Sa réaction a été pour le moins catégorique: «La plupart du temps, les discours sur le stress reposent sur l'extrapolation à l'humain de résultats obtenus chez l'animal... en oubliant que le stress chez l'humain n'a rien à voir avec le stress chez l'animal! Dans le langage courant, le mot stress est utilisé pour désigner des situations très diverses: il y a du stress physique, émotionnel, du stress au travail, de quel stress parle-t-on? Alors qu'étudier le stress chez la souris implique par exemple de la soumettre à des situations extrêmes telles que des privations de nourriture, des chocs électriques ou une plongée brutale dans un bain d'eau froide, on est très loin du quotidien d'un enfant!»

En définitive, pour nous convaincre d'agir selon ses préceptes, pour nous persuader que l'enfant est un être forcément bien intentionné, à qui l'on ne peut faire de reproches et qui ne peut rien éprouver de répréhensible, dont on doit accueillir le ressenti sans quasiment jamais le restreindre ou le questionner, l'éducation positive a profondément stigmatisé la nature enfantine: elle a fait de l'enfant un être incapable, invalide et fragile, que la moindre maladresse parentale pourrait condamner au pire.

Au lieu d'en défendre les droits et la dignité, l'éducation positive a enlevé à l'enfance sa complexité, son intensité, sa diversité et ses zones d'ombre. Pour servir ce discours simpliste, l'éducation positive est allée chercher l'une des branches scientifiques les plus ardues –les neurosciences–, laquelle n'en est qu'à sa préhistoire, tant son objet d'étude (le cerveau) est complexe...

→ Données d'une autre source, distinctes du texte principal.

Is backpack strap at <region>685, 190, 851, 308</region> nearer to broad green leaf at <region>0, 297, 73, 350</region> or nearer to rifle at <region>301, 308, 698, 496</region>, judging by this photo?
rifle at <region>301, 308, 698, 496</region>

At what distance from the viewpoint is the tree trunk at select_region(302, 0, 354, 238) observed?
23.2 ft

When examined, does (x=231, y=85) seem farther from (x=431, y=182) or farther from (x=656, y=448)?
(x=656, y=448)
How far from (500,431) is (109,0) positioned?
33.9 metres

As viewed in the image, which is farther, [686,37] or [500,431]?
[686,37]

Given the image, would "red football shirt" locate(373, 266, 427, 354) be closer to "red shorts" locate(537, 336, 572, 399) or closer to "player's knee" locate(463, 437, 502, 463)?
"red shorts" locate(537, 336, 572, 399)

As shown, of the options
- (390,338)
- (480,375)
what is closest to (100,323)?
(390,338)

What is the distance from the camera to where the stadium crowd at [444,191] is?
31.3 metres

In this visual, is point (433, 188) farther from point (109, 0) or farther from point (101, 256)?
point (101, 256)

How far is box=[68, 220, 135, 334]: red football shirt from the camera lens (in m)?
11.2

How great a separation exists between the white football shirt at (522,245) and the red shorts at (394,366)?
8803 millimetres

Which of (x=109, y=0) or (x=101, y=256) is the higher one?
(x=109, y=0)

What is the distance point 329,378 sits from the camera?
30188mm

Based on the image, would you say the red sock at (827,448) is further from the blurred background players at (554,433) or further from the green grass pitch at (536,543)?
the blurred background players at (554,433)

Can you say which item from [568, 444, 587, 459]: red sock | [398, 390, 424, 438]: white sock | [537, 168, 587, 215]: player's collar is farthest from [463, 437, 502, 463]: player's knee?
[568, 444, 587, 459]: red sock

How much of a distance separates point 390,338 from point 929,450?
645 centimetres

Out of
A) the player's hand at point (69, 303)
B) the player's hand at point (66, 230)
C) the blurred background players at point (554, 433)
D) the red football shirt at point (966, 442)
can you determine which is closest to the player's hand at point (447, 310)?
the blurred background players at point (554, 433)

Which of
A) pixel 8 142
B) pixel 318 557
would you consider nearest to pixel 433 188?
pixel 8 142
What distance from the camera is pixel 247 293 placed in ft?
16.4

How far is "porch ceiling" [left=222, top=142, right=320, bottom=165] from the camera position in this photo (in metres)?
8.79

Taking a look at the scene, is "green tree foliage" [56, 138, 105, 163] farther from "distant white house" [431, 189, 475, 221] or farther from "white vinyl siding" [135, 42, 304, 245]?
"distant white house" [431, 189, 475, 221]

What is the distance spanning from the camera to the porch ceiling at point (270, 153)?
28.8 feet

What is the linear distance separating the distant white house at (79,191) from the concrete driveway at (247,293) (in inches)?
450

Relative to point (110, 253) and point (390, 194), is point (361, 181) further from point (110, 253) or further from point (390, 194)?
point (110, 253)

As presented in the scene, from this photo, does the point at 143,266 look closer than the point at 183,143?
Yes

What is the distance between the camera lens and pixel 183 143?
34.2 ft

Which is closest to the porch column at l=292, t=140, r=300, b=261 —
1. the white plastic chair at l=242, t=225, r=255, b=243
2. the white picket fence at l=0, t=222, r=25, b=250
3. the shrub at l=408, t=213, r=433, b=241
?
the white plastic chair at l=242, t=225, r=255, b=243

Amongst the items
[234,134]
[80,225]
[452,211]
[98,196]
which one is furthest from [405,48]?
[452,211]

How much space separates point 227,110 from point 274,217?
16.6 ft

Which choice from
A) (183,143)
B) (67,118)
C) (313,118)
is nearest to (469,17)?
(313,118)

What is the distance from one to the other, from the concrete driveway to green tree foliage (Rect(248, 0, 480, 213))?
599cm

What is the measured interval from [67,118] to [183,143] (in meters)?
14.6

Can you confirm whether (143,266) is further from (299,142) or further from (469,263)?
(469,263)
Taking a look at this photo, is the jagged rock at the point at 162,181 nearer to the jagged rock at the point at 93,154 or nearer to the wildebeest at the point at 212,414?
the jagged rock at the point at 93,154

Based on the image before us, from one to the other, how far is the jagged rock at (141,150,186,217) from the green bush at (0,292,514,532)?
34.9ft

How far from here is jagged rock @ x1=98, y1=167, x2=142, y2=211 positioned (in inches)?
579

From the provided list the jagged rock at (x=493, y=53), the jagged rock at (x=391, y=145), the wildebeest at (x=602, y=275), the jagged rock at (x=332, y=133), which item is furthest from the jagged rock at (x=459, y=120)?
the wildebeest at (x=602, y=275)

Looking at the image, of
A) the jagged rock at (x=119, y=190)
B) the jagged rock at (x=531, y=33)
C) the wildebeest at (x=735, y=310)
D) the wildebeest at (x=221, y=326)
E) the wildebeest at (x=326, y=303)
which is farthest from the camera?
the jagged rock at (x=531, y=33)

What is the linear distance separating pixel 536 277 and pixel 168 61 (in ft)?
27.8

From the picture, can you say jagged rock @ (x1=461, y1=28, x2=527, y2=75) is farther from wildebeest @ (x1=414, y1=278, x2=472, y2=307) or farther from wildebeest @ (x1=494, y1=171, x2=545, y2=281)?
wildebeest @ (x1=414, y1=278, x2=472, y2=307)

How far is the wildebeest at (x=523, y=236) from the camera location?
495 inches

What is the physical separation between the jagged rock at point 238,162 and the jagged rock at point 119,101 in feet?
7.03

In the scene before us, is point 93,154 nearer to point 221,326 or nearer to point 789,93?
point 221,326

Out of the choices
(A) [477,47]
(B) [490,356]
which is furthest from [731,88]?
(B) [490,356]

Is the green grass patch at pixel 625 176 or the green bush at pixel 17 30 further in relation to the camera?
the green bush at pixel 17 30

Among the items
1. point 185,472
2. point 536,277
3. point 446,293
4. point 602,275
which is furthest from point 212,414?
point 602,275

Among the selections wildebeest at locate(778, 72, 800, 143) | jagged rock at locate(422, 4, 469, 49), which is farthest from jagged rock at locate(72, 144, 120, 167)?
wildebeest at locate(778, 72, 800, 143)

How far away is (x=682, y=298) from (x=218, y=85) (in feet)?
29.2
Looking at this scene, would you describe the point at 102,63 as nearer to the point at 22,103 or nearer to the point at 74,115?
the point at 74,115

Bricoler et avancer sur le chemin de la parentalité

Tout au long de ce livre, j'ai tenté de vous fournir des armes supplémentaires dans cette rude bataille: des informations pour répondre aux invectives; des encouragements pour identifier et assumer pleinement vos valeurs et vos choix de parent; des arguments pour repousser les visions caricaturales, anxiogènes et culpabilisantes de l'éducation d'un enfant.

J'ai aussi tenté de stimuler votre esprit critique pour vous donner l'envie de devenir un «parent chercheur»: celui qui s'autorise à tester, rectifier, innover, questionner, et même contester. C'est à vous désormais qu'incombe la mission de ne pas retourner ces armes contre les autres parents, qu'ils soient ou non adeptes de l'éducation positive! Résister aux fanatiques, c'est bien, mais à condition de ne pas en devenir un soi-même!

L'éducation positive –la vraie– se nourrit du dialogue et de l'altérité. Elle transforme les erreurs en occasions d'apprendre, de tisser des liens et de se pardonner. Loin de promouvoir un «monde de bisounours» que ses détracteurs aiment à fustiger, l'éducation positive n'est pas un voile pudique jeté sur les zones d'ombres de la parentalité, un pansement sur des plaies infectées: c'est simplement un virage à 180 degrés dans la manière de s'y attaquer.

Quoi qu'en pensent certains gourous de la parentalité, l'éducation positive ne se fera pas sans les parents...

Après des siècles passés à punir, stigmatiser, exclure et humilier, pour tenter vainement de promouvoir des comportements socialement souhaitables, n'est-il pas grand temps de chercher une autre voie, plus éthique mais aussi bien plus efficace? Voilà l'espoir de l'éducation positive! Mais ce modèle ne réussira jamais à transformer notre société tant que nous refuserons d'en faire bénéficier tout le monde, à commencer par celles et ceux qui prennent soin des enfants.

Quoi qu'en pensent certains gourous de la parentalité, l'éducation positive ne se fera pas sans les parents... et encore moins contre eux! Plus encore, celle-ci requiert la construction d'une véritable chaîne de bienveillance qui dépasse de très loin le cercle familial: à l'école, au travail, à l'hôpital, dans les EHPAD, partout où nous interagissons les uns avec les autres, partout où nous sommes dépendants les uns des autres, l'éducation positive a sa place.

Non pas comme une nouvelle injonction au bonheur –une hypocrisie managériale mise au service de notre productivité– mais comme l'un des droits humains les plus fondamentaux, dont je veux croire qu'il sera notre meilleur atout pour faire face aux défis –éthiques, sociaux, culturels, climatiques, idéologiques –que l'avenir nous réserve.